Unterthanenverstand

* Er hat (es ist) nur beschränkten(r) Unterthanenverstand.

Diese sprichwörtliche Redensart, welche meist nur ironisch gegenüber einer ihre Regierungseinsicht überschätzenden Amtsweisheit zur Anwendung kommt, verdankt ihren Ursprung einem Schreiben des preussischen Ministers von Rochow an Jakob van Riesen in Elbing, der in einem Briefe an denselben seine und seiner Mitbürger Theilnahme für die sieben, wegen ihrer Verfassungstreue entlassenen göttinger Professoren ausgesprochen hatte. (Vgl. Polit. Todtenschau, Kiel 1859, S. 60.) Es ist jedoch zu bemerken, dass das Wort in der Form, wie es jetzt sprichwörtlich besteht, von dem genannten Minister nicht ausgesprochen, sondern erst vom Volke in diese Form gebracht worden ist.
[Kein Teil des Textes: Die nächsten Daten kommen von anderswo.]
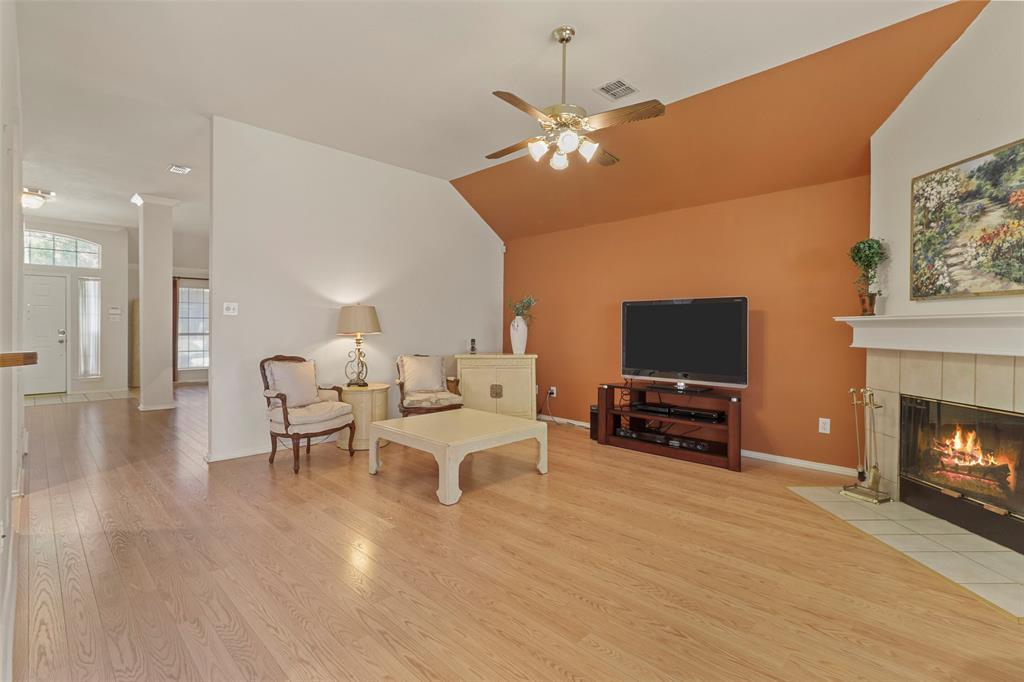 Pending | 560 Cooper Street Grand Prairie, Texas 75052 9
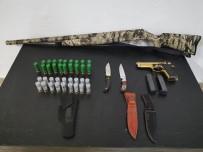 Kovalamaca Sonucu Yakalanan Araçta Silahlar Ve Bıçaklar Ele Geçirildi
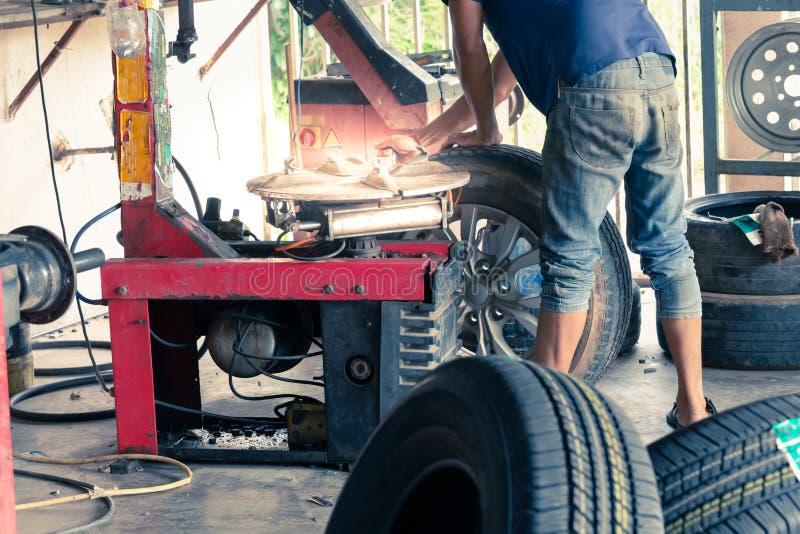 修理车轮的专业安装工 库存图片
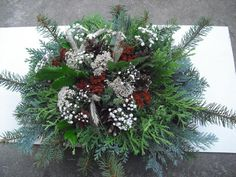 "Dušičková kytice menší ""buchta"" Flower Arrangements, Christmas Wreaths, Holiday Decor, Garden, Flowers, Home Decor, Centerpieces, Mesas, Floral Arrangements"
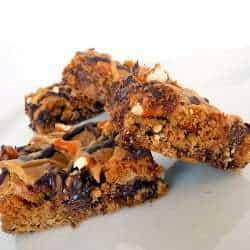 chocolate-chip-pretzel-bars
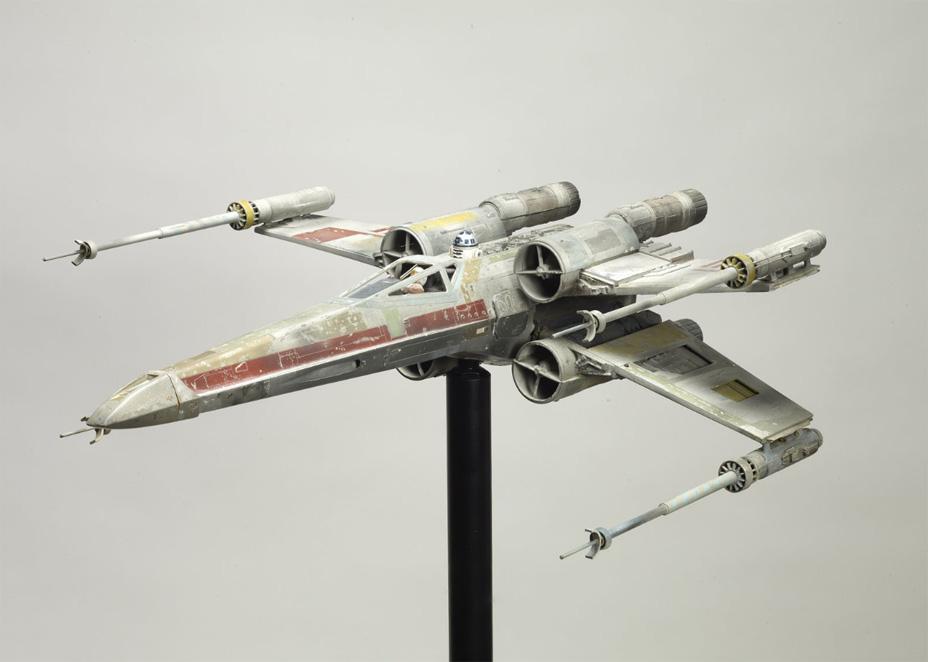 Mô hình chiếc X-Wing của quân Rebellion.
Die Sache verhält sich so: Als im Jahre 1837 der König von Hannover die Verfassung aufhob, erhielten die sieben Professoren aus ganz Deutschland Zustimmungserklärungen. Da einer derselben, Prof. Albrecht, gebürtig aus Elbing war, so ward eine solche Adresse auch von Einwohnern Elbings an ihren Landsmann, den Prof. Albrecht, gerichtet, die von Prince Smith verfasst war. Jakob van Riesen sandte dem Minister von Rochow eine Abschrift davon und erhielt eine Antwort, deren Original sich in der elbinger Stadtbibliothek befindet und die bei Büchmann (8. Aufl., 271 fg.) vollständig abgedruckt ist. In derselben heisst es: »Es ziemt dem Unterthanen, seinem König und Landesherrn schuldigen Gehorsam zu leisten; aber es ziemt ihm nicht, die Handlungen des Staatsoberhaupts an den Massstab seiner beschränkten Einsicht anzulegen und sich in dünkelhaftem Uebermuthe ein öffentliches Urtheil über die Rechtmässigkeit derselben anzumassen.« Aus diesem letztern Satze hat der Volkswitz, der die Kürze liebt, die sprichwörtliche Redensart gebildet.

Quelle:
Karl Friedrich Wilhelm Wander (Hrsg.): Deutsches Sprichwörter-Lexikon, Band 1. Leipzig 1867, Sp. 1484.